3.3 Simple Linear Regression
Notice in our scatter plot above that weight
and age
seem to (mostly) fall along an upward-sloping line. Another way we can describe the association between two continuous variables is to find the best line that passes as close as possible to the data. Recall that the equation for a line is \(Y = a + bX\). We call \(a\) the intercept term, and we call \(b\) the slope term (associated with variable \(X\)).
Suppose we again consider weight
the response variable and age
the explanatory variable. It is easy to ask R for the line that fits the data best, using the ~
operator and the lm()
function.
lm(weight ~ age)
##
## Call:
## lm(formula = weight ~ age)
##
## Coefficients:
## (Intercept) age
## 16.7343 0.8462
Then we see that the intercept is 16.7342561 and the slope (associated with age
) is 0.8461698.
3.3.1 Plotting the Regression Line
We can add the linear regression line to the scatter plot we made previously. This can be done with the abline
function, which conveniently knows what to do with the output of the lm()
function.
reg <- lm(weight ~ age)
plot(weight ~ age,
main = "Pup Weight vs. Age", xlab = "Age", ylab = "Weight",
pch = 16, col = rgb(0,0,1,0.6))
abline(reg, col = "red")
3.3.2 Reverse Regression
You can try reversing the roles of weight
and age
and repeating the above steps to see what results you get. Specifically, weight
is now \(X\) instead of \(Y\), and age
is now \(Y\) instead of \(X\). This is called reverse regression.

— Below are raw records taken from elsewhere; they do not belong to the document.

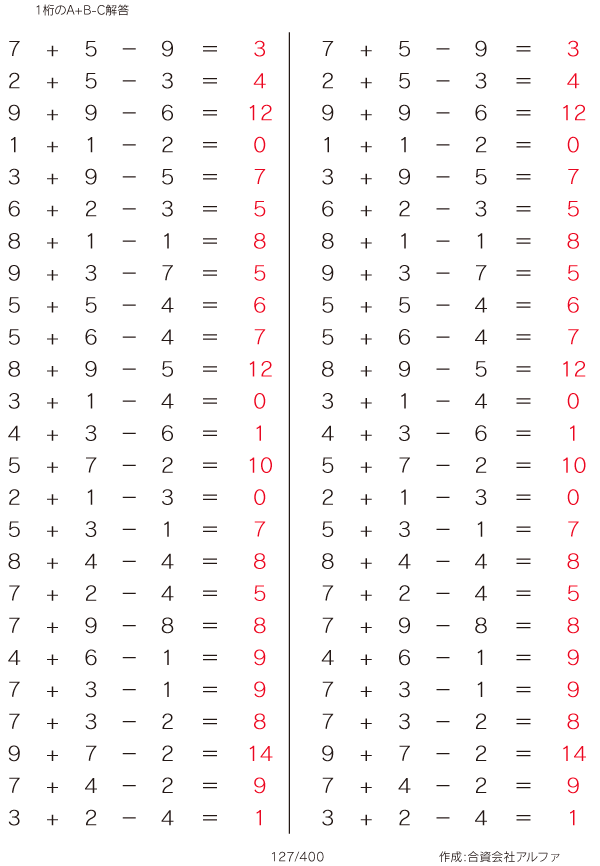 1桁のA+B-C解答

$7 + 5 - 9 = 3$
$2 + 5 - 3 = 4$
$9 + 9 - 6 = 12$
$1 + 1 - 2 = 0$
$3 + 9 - 5 = 7$
$6 + 2 - 3 = 5$
$8 + 1 - 1 = 8$
$9 + 3 - 7 = 5$
$5 + 5 - 4 = 6$
$5 + 6 - 4 = 7$
$8 + 9 - 5 = 12$
$3 + 1 - 4 = 0$
$4 + 3 - 6 = 1$
$5 + 7 - 2 = 10$
$2 + 1 - 3 = 0$
$5 + 3 - 1 = 7$
$8 + 4 - 4 = 8$
$7 + 2 - 4 = 5$
$7 + 9 - 8 = 8$
$4 + 6 - 1 = 9$
$7 + 3 - 1 = 9$
$7 + 3 - 2 = 8$
$9 + 7 - 2 = 14$
$7 + 4 - 2 = 9$
$3 + 2 - 4 = 1$

$7 + 5 - 9 = 3$
$2 + 5 - 3 = 4$
$9 + 9 - 6 = 12$
$1 + 1 - 2 = 0$
$3 + 9 - 5 = 7$
$6 + 2 - 3 = 5$
$8 + 1 - 1 = 8$
$9 + 3 - 7 = 5$
$5 + 5 - 4 = 6$
$5 + 6 - 4 = 7$
$8 + 9 - 5 = 12$
$3 + 1 - 4 = 0$
$4 + 3 - 6 = 1$
$5 + 7 - 2 = 10$
$2 + 1 - 3 = 0$
$5 + 3 - 1 = 7$
$8 + 4 - 4 = 8$
$7 + 2 - 4 = 5$
$7 + 9 - 8 = 8$
$4 + 6 - 1 = 9$
$7 + 3 - 1 = 9$
$7 + 3 - 2 = 8$
$9 + 7 - 2 = 14$
$7 + 4 - 2 = 9$
$3 + 2 - 4 = 1$

127/400

作成:合資会社アルファ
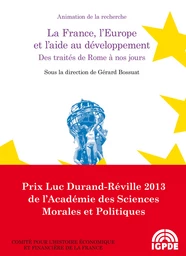 Animation de la recherche

La France, l'Europe et l'aide au développement
Des traités de Rome à nos jours

Sous la direction de Gérard Bossuat

Prix Luc Durand-Réville 2013
de l'Académie des Sciences
Morales et Politiques

COMITÉ POUR L'HISTOIRE ÉCONOMIQUE
ET FINANCIÈRE DE LA FRANCE

IGPDE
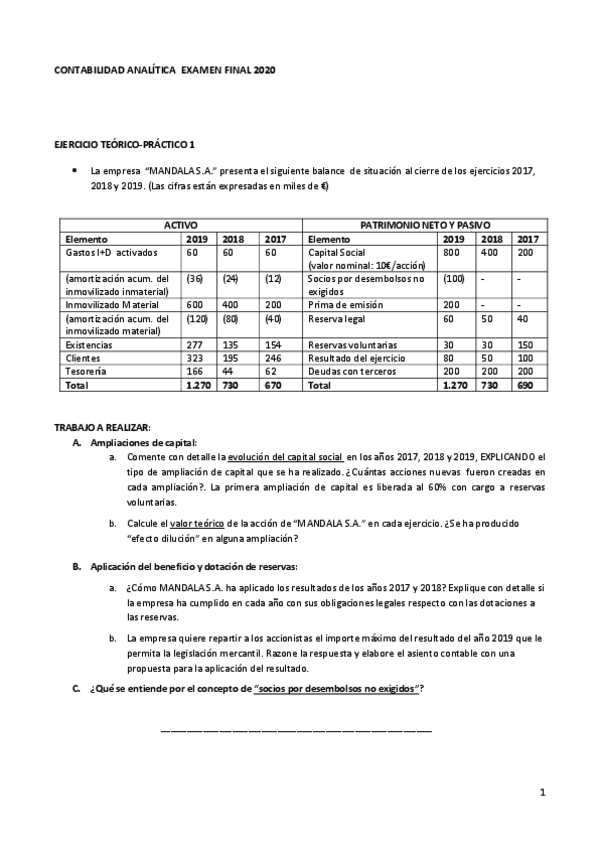 CONTABILIDAD ANALÍTICA EXAMEN FINAL 2020

EJERCICIO TEÓRICO-PRÁCTICO 1

• La empresa "MANDALA S.A." presenta el siguiente balance de situación al cierre de los ejercicios 2017, 2018 y 2019. (Las cifras están expresadas en miles de €)

| ACTIVO | | | | PATRIMONIO NETO Y PASIVO | | | |
|---|---|---|---|---|---|---|---|
| Elemento | 2019 | 2018 | 2017 | Elemento | 2019 | 2018 | 2017 |
| Gastos I+D activados | 60 | 60 | 60 | Capital Social (valor nominal: 10€/acción) | 800 | 400 | 200 |
| (amortización acum. del inmovilizado inmaterial) | (36) | (24) | (12) | Socios por desembolsos no exigidos | (100) | - | - |
| Inmovilizado Material | 600 | 400 | 200 | Prima de emisión | 200 | - | - |
| (amortización acum. del inmovilizado material) | (120) | (80) | (40) | Reserva legal | 60 | 50 | 40 |
| Existencias | 277 | 135 | 154 | Reservas voluntarias | 30 | 30 | 150 |
| Clientes | 323 | 195 | 246 | Resultado del ejercicio | 80 | 50 | 100 |
| Tesorería | 166 | 44 | 62 | Deudas con terceros | 200 | 200 | 200 |
| Total | 1.270 | 730 | 670 | Total | 1.270 | 730 | 690 |

TRABAJO A REALIZAR:
A. Ampliaciones de capital:
a. Comente con detalle la evolución del capital social en los años 2017, 2018 y 2019, EXPLICANDO el tipo de ampliación de capital que se ha realizado. ¿Cuántas acciones nuevas fueron creadas en cada ampliación?. La primera ampliación de capital es liberada al 60% con cargo a reservas voluntarias.

b. Calcule el valor teórico de la acción de "MANDALA S.A." en cada ejercicio. ¿Se ha producido "efecto dilución" en alguna ampliación?

B. Aplicación del beneficio y dotación de reservas:

a. ¿Cómo MANDALA S.A. ha aplicado los resultados de los años 2017 y 2018? Explique con detalle si la empresa ha cumplido en cada año con sus obligaciones legales respecto con las dotaciones a las reservas.

b. La empresa quiere repartir a los accionistas el importe máximo del resultado del año 2019 que le permita la legislación mercantil. Razone la respuesta y elabore el asiento contable con una propuesta para la aplicación del resultado.

C. ¿Qué se entiende por el concepto de "socios por desembolsos no exigidos"?

1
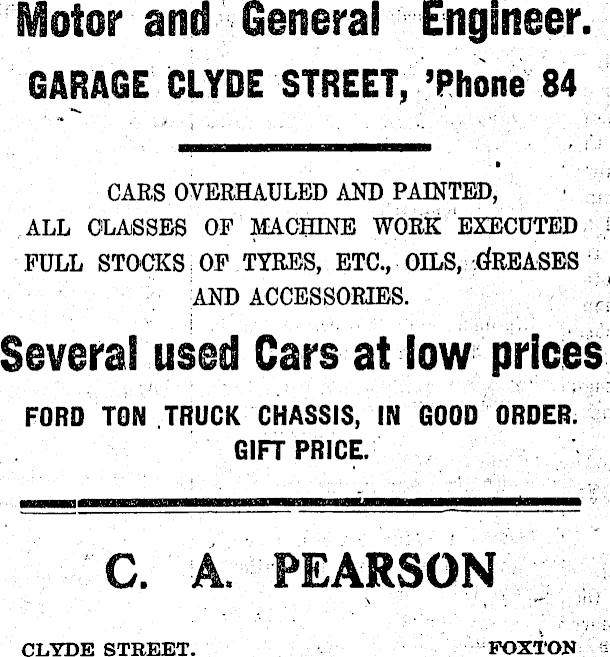 Motor and General Engineer.

GARAGE CLYDE STREET, 'Phone 84

CARS OVERHAULED AND PAINTED, ALL CLASSES OF MACHINE WORK EXECUTED FULL STOCKS OF TYRES, ETC., OILS, GREASES AND ACCESSORIES.

Several used Cars at low prices

FORD TON TRUCK CHASSIS, IN GOOD ORDER. GIFT PRICE.

C. A. PEARSON

CLYDE STREET. FOXTON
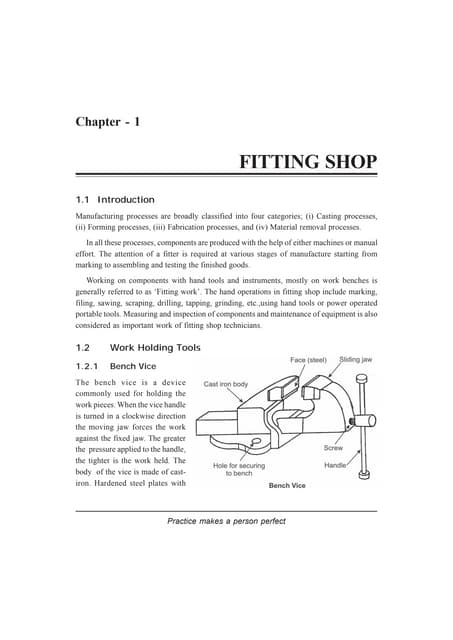 Chapter - 1

FITTING SHOP

1.1 Introduction

Manufacturing processes are broadly classified into four categories; (i) Casting processes, (ii) Forming processes, (iii) Fabrication processes, and (iv) Material removal processes.

In all these processes, components are produced with the help of either machines or manual effort. The attention of a fitter is required at various stages of manufacture starting from marking to assembling and testing the finished goods.

Working on components with hand tools and instruments, mostly on work benches is generally referred to as 'Fitting work'. The hand operations in fitting shop include marking, filing, sawing, scraping, drilling, tapping, grinding, etc.,using hand tools or power operated portable tools. Measuring and inspection of components and maintenance of equipment is also considered as important work of fitting shop technicians.

1.2 Work Holding Tools

1.2.1 Bench Vice

The bench vice is a device commonly used for holding the work pieces. When the vice handle is turned in a clockwise direction the moving jaw forces the work against the fixed jaw. The greater the pressure applied to the handle, the tighter is the work held. The body of the vice is made of cast-iron. Hardened steel plates with

Face (steel)
Sliding jaw
Cast iron body
Screw
Handle
Hole for securing to bench
Bench Vice

Practice makes a person perfect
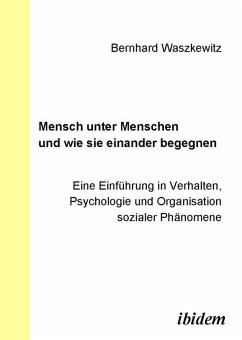 Bernhard Waszkewitz

Mensch unter Menschen
und wie sie einander begegnen

Eine Einführung in Verhalten, Psychologie und Organisation sozialer Phänomene

ibidem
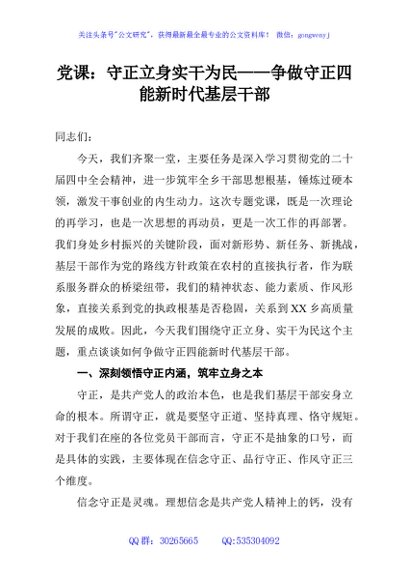 关注头条号"公文研究"，获得最新最全最专业的公文资料库！ 微信：gongwenyj

党课：守正立身实干为民——争做守正四能新时代基层干部

同志们：

今天，我们齐聚一堂，主要任务是深入学习贯彻党的二十届四中全会精神，进一步筑牢全乡干部思想根基，锤炼过硬本领，激发干事创业的内生动力。这次专题党课，既是一次理论的再学习，也是一次思想的再动员，更是一次工作的再部署。我们身处乡村振兴的关键阶段，面对新形势、新任务、新挑战，基层干部作为党的路线方针政策在农村的直接执行者，作为联系服务群众的桥梁纽带，我们的精神状态、能力素质、作风形象，直接关系到党的执政根基是否稳固，关系到XX乡高质量发展的成败。因此，今天我们围绕守正立身、实干为民这个主题，重点谈谈如何争做守正四能新时代基层干部。

一、深刻领悟守正内涵，筑牢立身之本

守正，是共产党人的政治本色，也是我们基层干部安身立命的根本。所谓守正，就是要坚守正道、坚持真理、恪守规矩。对于我们在座的各位党员干部而言，守正不是抽象的口号，而是具体的实践，主要体现在信念守正、品行守正、作风守正三个维度。

信念守正是灵魂。理想信念是共产党人精神上的钙，没有

QQ群：30265665 QQ:535304092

revreg <- lm(age ~ weight)
plot(age ~ weight,
main = "Pup Age vs. Weight", xlab = "Weight", ylab = "Age",
pch = 16, col = rgb(0,0,1,0.6))
abline(revreg, col = "red")
If we wish to plot both kinds of regression line on the same plot, we need to do a little bit of algebra. If we have two lines \(Y = a_y + b_y X\) and \(X = a_x + b_x Y\), and we want to plot them both at the same time, we need to solve both equations for \(Y\). The first is already done, and the second solves to \[ Y = -\frac{a_x}{b_x} + \frac{1}{b_x} X. \]
If we want to do this with code, we need a couple of additional tools. We can get the regression coefficients from the output of lm()
by accessing the coefficients
variable inside it. Like so,
revreg$coefficients
## (Intercept) weight
## -12.3781729 0.9751875
ax <- revreg$coefficients[1]
bx <- revreg$coefficients[2]
We can calculate the reversed intercept and slope using the above formula.
axy = -ax / bx
bxy = 1 / bx
The second tool is that we can plot any line we like by supplying abline
with an intercept and slope.
plot(weight ~ age,
main = "Pup Weight vs. Age", xlab = "Age", ylab = "Weight",
pch = 16, col = rgb(0,0,1,0.6))
abline(reg, col = "red")
abline(a = axy, b = bxy, col = "black")
legend("bottomright", legend = c("weight on age", "age on weight"),
lty = 1, col = c("red", "black"))
Notice that the lines are close, but not perfectly coincident. This is because minimizing the squared residuals of weight
versus age
results in a different line than minimizing the squared residuals of age
versus weight
.
Exercises
- Make boxplots of:
- Age by ClutchID,
- Length by ClutchID
- Think about why \(a_y\) and \(b_y\) are different for the regression of \(Y\) on \(X\) versus the (algebraicly reversed) \(a_{rev} = -\frac{a_x}{b_x}\) and \(b_{rev} = \frac{1}{b_x}\) for the reverse regression of \(X\) on \(Y\). When do you think they would be equal?